Выбрать главу

— Ну, уж вы скажете! — протянул Данглар, невесело улыбаясь.

— Скажем, семь месяцев, — продолжал тем же тоном Монте-Кристо. — Скажите, вы когда-нибудь задумывались над тем, что семь раз миллион семьсот тысяч франков— это почти двенадцать миллионов?.. Нет, никогда? И хорошо делали, потому что после таких размышлений уже не станешь рисковать своими капиталами, которые для финансиста все равно что кожа для цивилизованного человека. Мы носим более или менее пышные одежды, и они придают нам вес, но когда человек умирает, у него остается только его кожа. Так и вы, бросив дела, останетесь при вашем действительном состоянии, то есть самое большее при пяти или шести миллионах; ибо третьестепенные состояния представляют, в сущности, только треть или четверть своей видимости, как железнодорожный локомотив — всего лишь более или менее сильная машина, хоть он и кажется огромным в клубах дыма. Ну так вот, из вашего действительного актива в пять миллионов вы только что лишились почти двух; соответственно уменьшилось и ваше фиктивное состояние, ваш кредит; другими словами, дорогой господин Данглар, вам было сделано кровопускание, которое, если его повторить четыре раза, вызовет смерть. Смотрите, дорогой друг, будьте осторожней! Может быть, вам нужны деньги?
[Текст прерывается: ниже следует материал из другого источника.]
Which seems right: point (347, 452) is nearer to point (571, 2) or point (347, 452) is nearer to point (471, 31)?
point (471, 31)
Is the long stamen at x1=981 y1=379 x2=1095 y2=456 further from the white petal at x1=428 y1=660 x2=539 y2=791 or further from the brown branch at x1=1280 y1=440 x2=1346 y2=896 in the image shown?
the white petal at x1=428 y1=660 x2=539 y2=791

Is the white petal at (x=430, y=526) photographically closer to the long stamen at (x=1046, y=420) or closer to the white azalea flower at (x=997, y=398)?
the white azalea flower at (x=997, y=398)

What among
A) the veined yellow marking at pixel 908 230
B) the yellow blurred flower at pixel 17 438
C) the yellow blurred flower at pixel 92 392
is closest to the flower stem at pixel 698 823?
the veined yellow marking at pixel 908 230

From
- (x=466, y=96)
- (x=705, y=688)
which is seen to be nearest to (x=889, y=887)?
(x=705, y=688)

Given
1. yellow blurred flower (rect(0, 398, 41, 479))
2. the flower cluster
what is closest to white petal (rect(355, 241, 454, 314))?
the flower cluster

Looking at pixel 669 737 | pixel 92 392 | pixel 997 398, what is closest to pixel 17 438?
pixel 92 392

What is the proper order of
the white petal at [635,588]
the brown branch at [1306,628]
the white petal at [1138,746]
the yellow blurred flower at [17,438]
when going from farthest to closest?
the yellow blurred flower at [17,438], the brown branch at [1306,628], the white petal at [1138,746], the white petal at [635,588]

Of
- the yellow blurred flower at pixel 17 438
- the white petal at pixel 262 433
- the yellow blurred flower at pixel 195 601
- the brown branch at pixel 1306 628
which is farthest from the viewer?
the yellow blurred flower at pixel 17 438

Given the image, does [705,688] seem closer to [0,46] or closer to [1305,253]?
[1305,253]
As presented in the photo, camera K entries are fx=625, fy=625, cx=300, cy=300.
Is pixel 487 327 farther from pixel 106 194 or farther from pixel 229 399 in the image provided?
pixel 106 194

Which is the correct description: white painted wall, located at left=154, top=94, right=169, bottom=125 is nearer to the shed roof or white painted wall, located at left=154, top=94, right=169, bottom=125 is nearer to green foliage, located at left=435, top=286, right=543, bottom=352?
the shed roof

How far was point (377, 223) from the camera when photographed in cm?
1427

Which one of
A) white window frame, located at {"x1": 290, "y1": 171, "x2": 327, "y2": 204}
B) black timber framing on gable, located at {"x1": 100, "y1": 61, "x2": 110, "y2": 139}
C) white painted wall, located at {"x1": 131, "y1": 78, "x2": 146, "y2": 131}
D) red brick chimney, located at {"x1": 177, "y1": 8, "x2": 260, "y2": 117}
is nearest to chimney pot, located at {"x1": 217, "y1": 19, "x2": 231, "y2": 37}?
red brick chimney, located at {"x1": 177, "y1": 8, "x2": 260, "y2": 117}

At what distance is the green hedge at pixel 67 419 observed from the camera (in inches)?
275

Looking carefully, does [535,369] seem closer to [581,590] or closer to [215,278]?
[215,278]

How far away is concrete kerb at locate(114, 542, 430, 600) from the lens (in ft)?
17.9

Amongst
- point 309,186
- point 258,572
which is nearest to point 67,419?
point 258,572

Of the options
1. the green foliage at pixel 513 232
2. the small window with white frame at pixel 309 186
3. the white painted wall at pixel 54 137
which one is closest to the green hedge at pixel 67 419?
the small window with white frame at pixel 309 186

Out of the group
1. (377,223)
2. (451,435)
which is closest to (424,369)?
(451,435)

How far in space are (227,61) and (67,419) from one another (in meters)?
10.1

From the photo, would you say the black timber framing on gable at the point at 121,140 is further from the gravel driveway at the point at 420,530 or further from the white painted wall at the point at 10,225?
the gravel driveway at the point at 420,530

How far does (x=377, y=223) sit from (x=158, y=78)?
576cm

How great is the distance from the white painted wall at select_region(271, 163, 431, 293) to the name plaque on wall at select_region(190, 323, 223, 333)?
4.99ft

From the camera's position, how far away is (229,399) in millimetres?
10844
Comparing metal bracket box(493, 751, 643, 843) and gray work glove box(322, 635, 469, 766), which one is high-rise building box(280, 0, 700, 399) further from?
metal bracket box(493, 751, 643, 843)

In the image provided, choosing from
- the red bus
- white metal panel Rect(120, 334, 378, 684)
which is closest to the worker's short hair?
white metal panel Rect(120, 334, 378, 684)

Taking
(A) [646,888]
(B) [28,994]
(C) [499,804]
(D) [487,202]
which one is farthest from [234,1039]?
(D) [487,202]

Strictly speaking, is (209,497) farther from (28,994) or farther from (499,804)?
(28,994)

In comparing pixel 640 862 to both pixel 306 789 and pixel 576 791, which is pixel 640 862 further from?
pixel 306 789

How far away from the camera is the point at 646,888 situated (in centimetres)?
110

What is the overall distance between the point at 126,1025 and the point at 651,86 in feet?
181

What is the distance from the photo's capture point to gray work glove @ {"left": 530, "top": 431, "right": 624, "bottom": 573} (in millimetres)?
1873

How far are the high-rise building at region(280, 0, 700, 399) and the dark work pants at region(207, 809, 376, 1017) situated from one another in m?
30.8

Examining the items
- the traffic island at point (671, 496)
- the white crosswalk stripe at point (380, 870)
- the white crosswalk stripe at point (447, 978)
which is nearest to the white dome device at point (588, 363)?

Хотите, я вас ссужу?

— Вы все же плохо считаете! — воскликнул Данглар, призывая на помощь всю свою логику и всю выдержку. — В эту самую минуту моя касса уже наполнена благодаря другим, более удачным спекуляциям. Потеря крови возмещена питанием. Я проиграл битву в Испании, я побит в Триесте, но мой индийский флот, быть может, захватил несколько судов, мои разведчики в Мексике где-нибудь наткнулись на руду.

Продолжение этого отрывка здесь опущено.